*** Stored rows ***
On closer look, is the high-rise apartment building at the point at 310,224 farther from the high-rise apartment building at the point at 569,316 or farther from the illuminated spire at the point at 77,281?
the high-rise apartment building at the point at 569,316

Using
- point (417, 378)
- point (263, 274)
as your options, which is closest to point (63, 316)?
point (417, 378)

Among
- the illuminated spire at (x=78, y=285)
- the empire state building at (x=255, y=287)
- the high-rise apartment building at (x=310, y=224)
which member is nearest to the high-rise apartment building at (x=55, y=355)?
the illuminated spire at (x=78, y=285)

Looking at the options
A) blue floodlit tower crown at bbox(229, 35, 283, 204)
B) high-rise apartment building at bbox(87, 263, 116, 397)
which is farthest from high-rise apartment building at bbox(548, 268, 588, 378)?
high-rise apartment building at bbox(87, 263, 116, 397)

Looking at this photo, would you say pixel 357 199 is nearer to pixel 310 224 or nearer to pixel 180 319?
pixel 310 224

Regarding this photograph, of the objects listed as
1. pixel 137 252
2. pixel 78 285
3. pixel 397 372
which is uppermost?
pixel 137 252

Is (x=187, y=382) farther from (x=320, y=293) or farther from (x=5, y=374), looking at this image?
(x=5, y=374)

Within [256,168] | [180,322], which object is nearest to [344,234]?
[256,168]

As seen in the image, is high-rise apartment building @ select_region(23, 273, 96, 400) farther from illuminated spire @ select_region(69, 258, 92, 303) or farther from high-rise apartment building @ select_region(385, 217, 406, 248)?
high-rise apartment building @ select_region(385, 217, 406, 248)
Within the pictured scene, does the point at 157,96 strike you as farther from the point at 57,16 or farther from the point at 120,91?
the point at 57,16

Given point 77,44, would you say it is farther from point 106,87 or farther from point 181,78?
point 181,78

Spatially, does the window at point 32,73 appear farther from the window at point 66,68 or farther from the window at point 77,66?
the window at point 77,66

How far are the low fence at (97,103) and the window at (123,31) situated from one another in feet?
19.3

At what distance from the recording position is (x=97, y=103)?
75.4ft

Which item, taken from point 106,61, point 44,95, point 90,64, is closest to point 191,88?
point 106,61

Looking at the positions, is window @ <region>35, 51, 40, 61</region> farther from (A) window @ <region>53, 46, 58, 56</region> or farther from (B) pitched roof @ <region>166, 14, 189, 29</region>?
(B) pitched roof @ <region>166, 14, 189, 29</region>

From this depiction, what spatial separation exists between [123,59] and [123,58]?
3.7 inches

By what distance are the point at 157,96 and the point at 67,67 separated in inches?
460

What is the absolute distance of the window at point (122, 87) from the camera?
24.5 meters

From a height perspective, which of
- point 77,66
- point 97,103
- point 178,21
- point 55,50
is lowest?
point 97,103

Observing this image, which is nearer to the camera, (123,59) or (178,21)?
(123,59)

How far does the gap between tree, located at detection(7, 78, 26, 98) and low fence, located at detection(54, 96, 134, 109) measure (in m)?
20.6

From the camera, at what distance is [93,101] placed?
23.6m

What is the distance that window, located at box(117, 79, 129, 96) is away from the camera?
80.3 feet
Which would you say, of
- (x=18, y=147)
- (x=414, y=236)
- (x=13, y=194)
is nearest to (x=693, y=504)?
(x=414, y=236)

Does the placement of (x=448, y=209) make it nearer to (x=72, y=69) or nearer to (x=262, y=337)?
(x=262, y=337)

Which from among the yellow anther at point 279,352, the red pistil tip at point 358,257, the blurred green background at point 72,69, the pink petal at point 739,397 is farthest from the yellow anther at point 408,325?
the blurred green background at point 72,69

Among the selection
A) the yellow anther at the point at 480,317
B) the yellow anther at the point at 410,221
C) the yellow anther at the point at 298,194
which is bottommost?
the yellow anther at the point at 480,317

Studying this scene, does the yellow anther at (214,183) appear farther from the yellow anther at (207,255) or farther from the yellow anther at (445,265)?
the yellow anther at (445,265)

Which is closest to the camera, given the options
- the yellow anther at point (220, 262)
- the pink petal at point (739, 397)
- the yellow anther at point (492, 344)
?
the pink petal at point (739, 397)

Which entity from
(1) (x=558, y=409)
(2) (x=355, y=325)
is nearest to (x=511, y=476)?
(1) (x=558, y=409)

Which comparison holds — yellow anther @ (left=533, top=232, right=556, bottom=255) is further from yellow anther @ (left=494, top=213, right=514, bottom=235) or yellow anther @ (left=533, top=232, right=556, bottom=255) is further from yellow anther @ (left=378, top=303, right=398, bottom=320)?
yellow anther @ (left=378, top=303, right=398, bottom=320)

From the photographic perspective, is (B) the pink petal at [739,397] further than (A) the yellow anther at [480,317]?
***
Your instructions:
Please rewrite the listing above as a numbered list, starting with the line that contains "Studying this scene, does" and ending with the listing's last line, both included. Leave out blank lines.

Problem solution:
1. Studying this scene, does the yellow anther at (214,183) appear farther from the yellow anther at (207,255) or farther from the yellow anther at (445,265)?
2. the yellow anther at (445,265)
3. Which is closest to the camera, given the options
4. - the yellow anther at point (220, 262)
5. - the pink petal at point (739, 397)
6. - the yellow anther at point (492, 344)
7. ?
8. the pink petal at point (739, 397)
9. Which entity from
10. (1) (x=558, y=409)
11. (2) (x=355, y=325)
12. is nearest to (x=511, y=476)?
13. (1) (x=558, y=409)
14. Which comparison holds — yellow anther @ (left=533, top=232, right=556, bottom=255) is further from yellow anther @ (left=494, top=213, right=514, bottom=235) or yellow anther @ (left=533, top=232, right=556, bottom=255) is further from yellow anther @ (left=378, top=303, right=398, bottom=320)?
15. yellow anther @ (left=378, top=303, right=398, bottom=320)
16. From the photographic perspective, is (B) the pink petal at [739,397] further than (A) the yellow anther at [480,317]?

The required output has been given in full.